To make a file in public readable by everyone on the cluster, use chmod on the file to set its permissions:

$ cd public
$ touch myfile.dat
$ chmod 744 myfile.dat

Now myfile.dat can be read by everyone on the cluster. We can check the permissions on myfile.dat with:

$ ls -l myfile.dat
-rw-r--r--. 1 aturing math 0 June 23 15:33 myfile.dat

Note that if public was set to 744 or u=rwx,go=r then myfile.dat would not be accessible. The execution bit must be set on a directory for its contents to be accessible. In general, for a file to be accessible, the rx permissions of every directory in the path to the file must be enabled (in this case for group and other). This explains why the chmod command was applied to both /home/aturing and public. If public was 755 and /home/aturing was 744 then public would not be accessible.

One can see all of the permissions for a given path using the following command:

$ namei -l /home/aturing/public/myfile.dat
f: /home/jdh4/public/myfile.dat
dr-xr-xr-x root    root /
drwxr-xr-x root    root home
drwxr-xr-x aturing math aturing
drwxr-xr-x aturing math public
-rw-r--r-- aturing math myfile.dat

Usually one wants to restrict access to directories and files and we show that next.

● Dataset content
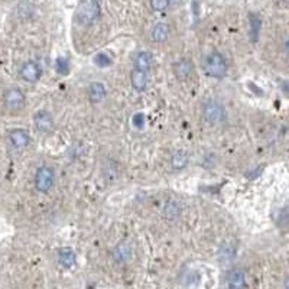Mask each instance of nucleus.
---
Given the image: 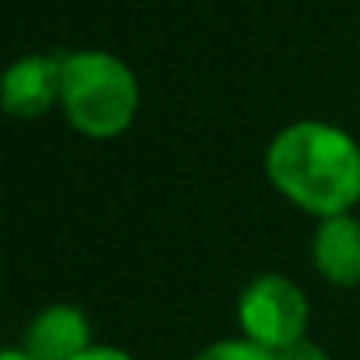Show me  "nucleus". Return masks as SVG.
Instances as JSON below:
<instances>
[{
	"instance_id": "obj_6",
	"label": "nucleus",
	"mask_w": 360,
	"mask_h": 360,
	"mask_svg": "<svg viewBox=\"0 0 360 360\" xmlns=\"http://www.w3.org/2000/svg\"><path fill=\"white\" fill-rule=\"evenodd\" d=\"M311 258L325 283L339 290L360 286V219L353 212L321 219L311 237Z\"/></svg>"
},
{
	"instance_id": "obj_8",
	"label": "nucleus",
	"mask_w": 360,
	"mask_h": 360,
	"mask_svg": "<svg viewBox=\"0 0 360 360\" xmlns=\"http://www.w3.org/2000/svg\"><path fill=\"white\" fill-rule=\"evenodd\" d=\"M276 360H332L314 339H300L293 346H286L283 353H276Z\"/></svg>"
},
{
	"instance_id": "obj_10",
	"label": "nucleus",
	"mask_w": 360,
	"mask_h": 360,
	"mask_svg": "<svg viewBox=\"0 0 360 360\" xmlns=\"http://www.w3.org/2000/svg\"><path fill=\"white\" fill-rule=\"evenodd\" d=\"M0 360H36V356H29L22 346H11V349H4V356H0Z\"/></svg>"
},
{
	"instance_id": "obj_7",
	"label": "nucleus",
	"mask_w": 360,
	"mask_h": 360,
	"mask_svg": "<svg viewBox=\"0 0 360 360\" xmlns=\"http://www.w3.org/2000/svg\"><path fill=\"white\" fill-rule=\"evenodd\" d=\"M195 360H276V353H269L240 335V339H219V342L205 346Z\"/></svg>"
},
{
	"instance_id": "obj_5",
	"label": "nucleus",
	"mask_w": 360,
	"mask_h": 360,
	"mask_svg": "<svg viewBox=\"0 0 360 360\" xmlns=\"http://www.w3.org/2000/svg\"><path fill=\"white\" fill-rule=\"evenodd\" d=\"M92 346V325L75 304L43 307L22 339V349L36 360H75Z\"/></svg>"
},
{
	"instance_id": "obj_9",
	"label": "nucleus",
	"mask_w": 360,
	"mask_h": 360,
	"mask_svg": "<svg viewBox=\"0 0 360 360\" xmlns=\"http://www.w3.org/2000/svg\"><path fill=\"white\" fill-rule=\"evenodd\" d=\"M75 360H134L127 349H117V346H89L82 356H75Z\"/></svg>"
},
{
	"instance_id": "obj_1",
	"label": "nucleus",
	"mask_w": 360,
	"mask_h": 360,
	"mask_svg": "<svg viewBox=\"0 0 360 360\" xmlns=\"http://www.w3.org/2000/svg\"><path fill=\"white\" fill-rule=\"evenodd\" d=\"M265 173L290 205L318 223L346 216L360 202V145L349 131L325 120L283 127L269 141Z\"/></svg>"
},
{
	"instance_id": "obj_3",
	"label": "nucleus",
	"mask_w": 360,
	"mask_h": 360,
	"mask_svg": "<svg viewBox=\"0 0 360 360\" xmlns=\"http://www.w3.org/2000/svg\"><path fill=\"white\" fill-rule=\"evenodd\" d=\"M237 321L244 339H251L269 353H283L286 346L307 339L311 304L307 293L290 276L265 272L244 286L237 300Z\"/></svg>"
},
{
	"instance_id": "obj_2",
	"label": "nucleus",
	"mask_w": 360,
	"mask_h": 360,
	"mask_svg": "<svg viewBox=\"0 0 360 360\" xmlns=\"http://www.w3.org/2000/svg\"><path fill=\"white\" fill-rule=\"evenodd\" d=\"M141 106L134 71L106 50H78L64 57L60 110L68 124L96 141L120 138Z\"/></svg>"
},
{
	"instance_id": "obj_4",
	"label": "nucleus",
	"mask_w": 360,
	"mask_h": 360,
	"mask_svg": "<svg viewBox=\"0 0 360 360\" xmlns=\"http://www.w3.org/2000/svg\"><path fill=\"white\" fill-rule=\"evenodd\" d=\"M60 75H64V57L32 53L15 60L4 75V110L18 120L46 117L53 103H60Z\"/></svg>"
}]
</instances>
...
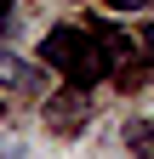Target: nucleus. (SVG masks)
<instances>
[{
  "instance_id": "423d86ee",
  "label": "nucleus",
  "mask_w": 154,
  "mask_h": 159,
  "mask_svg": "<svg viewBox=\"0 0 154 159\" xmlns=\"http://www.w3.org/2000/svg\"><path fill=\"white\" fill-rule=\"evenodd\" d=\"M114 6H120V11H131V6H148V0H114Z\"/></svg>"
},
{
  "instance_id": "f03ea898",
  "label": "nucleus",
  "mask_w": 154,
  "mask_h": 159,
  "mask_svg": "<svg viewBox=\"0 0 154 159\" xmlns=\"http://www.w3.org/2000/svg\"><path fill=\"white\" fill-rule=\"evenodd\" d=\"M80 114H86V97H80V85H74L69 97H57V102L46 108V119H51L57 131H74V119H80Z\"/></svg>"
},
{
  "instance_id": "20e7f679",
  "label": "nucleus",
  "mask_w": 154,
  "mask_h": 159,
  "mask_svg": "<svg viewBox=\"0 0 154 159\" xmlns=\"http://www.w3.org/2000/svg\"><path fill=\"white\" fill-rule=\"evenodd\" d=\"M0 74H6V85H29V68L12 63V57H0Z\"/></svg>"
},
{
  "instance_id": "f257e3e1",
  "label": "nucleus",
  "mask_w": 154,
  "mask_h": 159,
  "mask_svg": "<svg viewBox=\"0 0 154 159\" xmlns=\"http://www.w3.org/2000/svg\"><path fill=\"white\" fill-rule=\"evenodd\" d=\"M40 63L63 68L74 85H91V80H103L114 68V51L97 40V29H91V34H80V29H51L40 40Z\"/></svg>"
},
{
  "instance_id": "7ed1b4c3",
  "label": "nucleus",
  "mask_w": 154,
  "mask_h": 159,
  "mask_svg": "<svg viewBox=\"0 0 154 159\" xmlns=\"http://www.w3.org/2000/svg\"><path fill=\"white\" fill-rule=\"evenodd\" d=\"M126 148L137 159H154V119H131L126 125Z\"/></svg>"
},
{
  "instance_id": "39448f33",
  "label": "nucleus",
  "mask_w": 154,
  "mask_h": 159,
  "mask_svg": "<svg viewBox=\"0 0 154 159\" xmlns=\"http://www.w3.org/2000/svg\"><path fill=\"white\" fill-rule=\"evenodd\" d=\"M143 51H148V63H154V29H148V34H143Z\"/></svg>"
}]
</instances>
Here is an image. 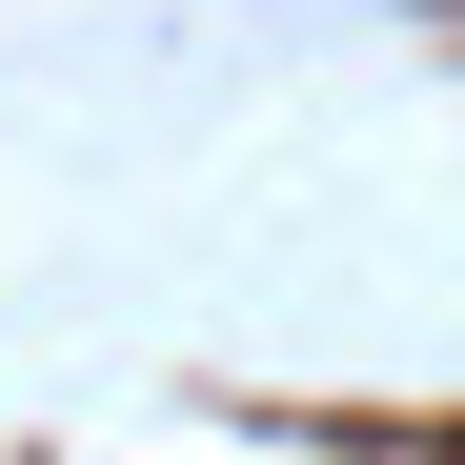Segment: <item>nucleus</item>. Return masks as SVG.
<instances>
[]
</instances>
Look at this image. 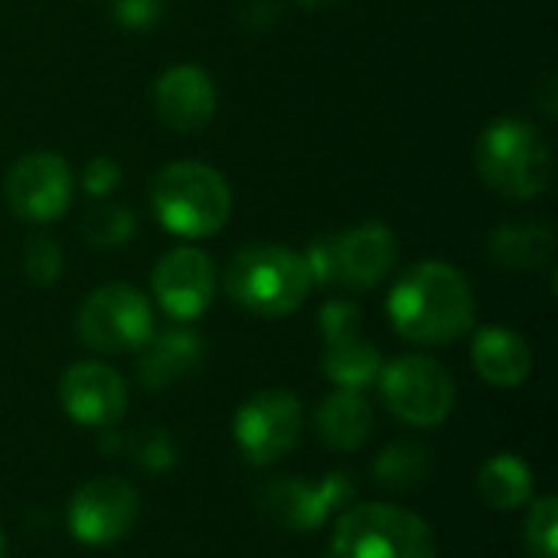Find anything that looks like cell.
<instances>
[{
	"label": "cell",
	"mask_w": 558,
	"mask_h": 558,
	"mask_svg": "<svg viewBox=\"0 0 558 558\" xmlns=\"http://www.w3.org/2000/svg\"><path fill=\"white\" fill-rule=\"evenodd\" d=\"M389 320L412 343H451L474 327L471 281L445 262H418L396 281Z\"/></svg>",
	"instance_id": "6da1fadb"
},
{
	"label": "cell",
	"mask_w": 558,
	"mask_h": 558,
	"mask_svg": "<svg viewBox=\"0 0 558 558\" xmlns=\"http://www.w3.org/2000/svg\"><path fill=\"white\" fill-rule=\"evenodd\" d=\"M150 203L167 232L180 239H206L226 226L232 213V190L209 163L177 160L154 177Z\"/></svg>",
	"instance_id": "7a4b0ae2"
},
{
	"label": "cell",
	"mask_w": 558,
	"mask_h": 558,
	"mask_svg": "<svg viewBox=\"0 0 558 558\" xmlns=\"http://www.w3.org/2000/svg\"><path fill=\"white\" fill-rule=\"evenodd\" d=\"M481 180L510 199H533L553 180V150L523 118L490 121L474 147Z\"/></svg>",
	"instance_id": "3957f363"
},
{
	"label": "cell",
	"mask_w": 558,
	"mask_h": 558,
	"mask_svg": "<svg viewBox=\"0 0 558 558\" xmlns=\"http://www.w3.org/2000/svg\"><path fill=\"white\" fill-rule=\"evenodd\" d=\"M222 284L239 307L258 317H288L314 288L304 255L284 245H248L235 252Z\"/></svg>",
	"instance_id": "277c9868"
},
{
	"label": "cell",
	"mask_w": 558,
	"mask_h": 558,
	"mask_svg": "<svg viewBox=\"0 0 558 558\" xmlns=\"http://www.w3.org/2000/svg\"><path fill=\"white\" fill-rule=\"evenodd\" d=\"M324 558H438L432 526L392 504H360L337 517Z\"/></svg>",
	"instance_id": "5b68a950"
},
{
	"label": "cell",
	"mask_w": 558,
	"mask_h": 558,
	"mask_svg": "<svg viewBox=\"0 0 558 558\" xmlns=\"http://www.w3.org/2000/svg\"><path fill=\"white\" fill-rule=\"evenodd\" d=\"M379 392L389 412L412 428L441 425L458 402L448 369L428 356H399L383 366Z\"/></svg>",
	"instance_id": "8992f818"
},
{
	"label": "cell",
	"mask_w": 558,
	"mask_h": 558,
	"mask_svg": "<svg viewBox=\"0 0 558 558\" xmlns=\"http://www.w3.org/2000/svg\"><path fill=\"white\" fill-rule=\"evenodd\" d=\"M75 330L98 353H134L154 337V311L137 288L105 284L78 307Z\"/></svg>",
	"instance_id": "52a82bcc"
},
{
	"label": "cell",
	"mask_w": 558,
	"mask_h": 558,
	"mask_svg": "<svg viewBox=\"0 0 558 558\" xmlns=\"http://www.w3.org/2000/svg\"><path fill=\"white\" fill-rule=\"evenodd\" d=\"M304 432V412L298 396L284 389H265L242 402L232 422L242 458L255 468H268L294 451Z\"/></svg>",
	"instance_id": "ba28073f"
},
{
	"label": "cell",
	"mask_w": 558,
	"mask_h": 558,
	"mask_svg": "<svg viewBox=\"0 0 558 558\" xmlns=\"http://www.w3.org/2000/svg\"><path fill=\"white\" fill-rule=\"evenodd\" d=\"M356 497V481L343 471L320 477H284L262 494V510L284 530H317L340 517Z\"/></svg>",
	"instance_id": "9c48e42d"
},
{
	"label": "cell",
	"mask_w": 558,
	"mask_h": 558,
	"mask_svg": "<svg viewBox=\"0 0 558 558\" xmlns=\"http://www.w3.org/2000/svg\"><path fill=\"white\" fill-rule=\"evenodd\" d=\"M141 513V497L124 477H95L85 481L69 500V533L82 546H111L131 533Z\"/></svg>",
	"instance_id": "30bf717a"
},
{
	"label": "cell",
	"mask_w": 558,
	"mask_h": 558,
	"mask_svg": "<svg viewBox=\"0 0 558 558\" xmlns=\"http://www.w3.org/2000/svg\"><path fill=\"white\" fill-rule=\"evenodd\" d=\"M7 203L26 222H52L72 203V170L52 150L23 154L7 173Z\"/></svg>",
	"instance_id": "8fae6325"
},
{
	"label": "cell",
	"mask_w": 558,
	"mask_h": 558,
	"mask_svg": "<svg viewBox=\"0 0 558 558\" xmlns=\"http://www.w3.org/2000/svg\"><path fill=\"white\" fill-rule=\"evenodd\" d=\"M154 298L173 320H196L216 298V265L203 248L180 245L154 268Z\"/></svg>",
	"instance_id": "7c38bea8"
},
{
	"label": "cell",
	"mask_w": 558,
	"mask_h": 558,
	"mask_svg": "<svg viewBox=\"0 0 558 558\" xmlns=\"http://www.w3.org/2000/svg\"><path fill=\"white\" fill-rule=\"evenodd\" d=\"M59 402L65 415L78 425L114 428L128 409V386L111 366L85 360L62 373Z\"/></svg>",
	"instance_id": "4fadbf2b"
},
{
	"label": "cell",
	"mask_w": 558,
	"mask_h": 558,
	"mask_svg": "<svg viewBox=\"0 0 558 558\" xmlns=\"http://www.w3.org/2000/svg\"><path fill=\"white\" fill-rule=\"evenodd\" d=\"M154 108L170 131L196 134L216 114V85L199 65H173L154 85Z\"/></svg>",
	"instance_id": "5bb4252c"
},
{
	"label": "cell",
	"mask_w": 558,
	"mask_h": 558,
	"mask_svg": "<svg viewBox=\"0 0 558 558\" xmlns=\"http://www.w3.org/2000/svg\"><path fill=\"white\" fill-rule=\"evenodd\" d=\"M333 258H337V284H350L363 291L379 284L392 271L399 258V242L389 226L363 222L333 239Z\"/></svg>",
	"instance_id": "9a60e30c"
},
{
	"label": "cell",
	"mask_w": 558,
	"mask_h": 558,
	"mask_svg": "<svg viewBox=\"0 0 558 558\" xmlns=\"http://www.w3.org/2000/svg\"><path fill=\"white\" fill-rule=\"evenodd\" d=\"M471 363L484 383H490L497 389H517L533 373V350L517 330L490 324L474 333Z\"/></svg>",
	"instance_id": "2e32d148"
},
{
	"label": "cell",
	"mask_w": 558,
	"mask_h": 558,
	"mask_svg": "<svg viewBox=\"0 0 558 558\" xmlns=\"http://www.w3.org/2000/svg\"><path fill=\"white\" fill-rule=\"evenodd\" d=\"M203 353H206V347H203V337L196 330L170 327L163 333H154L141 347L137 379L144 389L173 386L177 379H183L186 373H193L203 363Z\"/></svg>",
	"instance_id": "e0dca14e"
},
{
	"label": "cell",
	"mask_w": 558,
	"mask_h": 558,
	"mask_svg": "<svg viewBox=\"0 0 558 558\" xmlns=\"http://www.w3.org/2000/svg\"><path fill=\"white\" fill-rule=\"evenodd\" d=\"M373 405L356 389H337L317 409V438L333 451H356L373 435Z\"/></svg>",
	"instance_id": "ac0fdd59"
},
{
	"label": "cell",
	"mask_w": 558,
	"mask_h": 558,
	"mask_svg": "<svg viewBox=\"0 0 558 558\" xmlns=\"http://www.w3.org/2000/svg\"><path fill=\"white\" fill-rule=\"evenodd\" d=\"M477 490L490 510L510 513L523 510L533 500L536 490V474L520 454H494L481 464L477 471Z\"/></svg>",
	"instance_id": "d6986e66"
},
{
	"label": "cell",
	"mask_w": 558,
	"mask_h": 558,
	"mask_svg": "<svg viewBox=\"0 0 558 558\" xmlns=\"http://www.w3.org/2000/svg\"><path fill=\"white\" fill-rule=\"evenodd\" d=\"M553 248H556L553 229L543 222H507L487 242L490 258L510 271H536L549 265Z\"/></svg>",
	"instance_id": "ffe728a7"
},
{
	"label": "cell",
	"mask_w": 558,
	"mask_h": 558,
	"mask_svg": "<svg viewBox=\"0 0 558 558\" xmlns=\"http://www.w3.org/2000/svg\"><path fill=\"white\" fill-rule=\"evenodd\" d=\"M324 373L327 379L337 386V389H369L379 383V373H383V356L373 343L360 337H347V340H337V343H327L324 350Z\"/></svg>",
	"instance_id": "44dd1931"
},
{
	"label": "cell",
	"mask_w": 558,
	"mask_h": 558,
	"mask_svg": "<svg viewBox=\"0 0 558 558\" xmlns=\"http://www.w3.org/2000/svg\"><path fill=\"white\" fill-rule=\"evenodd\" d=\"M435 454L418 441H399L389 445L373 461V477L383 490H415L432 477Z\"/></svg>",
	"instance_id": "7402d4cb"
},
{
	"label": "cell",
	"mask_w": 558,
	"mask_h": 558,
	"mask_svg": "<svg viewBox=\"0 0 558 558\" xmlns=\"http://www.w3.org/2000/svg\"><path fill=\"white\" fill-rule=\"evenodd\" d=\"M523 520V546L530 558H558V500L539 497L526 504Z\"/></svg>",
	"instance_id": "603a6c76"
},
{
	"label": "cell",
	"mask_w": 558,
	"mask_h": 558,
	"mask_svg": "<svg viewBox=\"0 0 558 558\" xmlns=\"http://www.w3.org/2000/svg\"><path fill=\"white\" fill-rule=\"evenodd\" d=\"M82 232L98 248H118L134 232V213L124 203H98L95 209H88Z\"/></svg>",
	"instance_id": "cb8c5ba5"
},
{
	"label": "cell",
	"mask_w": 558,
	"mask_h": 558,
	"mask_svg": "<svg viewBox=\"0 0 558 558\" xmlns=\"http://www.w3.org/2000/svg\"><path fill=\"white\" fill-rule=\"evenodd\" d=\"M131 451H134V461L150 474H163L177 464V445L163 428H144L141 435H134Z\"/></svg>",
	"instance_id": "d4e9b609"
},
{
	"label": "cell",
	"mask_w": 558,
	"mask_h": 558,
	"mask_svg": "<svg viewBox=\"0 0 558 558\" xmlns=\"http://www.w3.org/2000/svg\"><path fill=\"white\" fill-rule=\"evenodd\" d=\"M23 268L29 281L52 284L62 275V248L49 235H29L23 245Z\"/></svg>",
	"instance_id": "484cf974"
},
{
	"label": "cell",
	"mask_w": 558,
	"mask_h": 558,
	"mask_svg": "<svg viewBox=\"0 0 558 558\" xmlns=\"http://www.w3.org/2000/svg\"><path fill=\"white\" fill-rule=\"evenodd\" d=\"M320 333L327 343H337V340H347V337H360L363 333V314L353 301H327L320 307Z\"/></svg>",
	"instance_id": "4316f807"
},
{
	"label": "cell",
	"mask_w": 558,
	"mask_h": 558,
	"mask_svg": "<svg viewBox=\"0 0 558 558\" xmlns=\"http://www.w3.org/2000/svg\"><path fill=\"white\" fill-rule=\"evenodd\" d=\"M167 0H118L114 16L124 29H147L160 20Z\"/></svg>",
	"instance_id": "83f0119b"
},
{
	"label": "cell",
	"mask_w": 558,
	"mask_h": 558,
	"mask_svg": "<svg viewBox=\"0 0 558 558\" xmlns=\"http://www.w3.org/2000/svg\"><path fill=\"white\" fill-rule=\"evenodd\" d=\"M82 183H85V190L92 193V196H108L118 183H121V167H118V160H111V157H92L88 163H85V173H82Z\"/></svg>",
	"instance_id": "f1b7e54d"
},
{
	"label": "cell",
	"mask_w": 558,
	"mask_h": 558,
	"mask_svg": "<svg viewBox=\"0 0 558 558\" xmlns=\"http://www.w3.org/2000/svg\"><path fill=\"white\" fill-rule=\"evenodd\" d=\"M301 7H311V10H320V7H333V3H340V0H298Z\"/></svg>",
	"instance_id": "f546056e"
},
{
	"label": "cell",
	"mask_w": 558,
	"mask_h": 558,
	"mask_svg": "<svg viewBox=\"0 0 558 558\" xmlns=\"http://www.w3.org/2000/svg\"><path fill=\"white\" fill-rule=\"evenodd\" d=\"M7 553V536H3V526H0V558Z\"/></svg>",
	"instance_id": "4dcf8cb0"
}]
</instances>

● Things to do
a. Can you extract the part of the file permissions excerpt that begins at the words "To make a file" and stops after the words "public would not be accessible."?
b. Answer these questions from the file permissions excerpt:
(i) Which permission bit must be set on a directory for its contents to be accessible?
(ii) What command shows all of the permissions for a given path?
(iii) To which two locations was the chmod command applied?
The entries have no connection to the file permissions excerpt.

● Problem solutions
a.
To make a file in public readable by everyone on the cluster, use chmod on the file to set its permissions:

$ cd public
$ touch myfile.dat
$ chmod 744 myfile.dat

Now myfile.dat can be read by everyone on the cluster. We can check the permissions on myfile.dat with:

$ ls -l myfile.dat
-rw-r--r--. 1 aturing math 0 June 23 15:33 myfile.dat

Note that if public was set to 744 or u=rwx,go=r then myfile.dat would not be accessible. The execution bit must be set on a directory for its contents to be accessible. In general, for a file to be accessible, the rx permissions of every directory in the path to the file must be enabled (in this case for group and other). This explains why the chmod command was applied to both /home/aturing and public. If public was 755 and /home/aturing was 744 then public would not be accessible.

b.
(i) The execution bit.
(ii) namei -l
(iii) /home/aturing and public.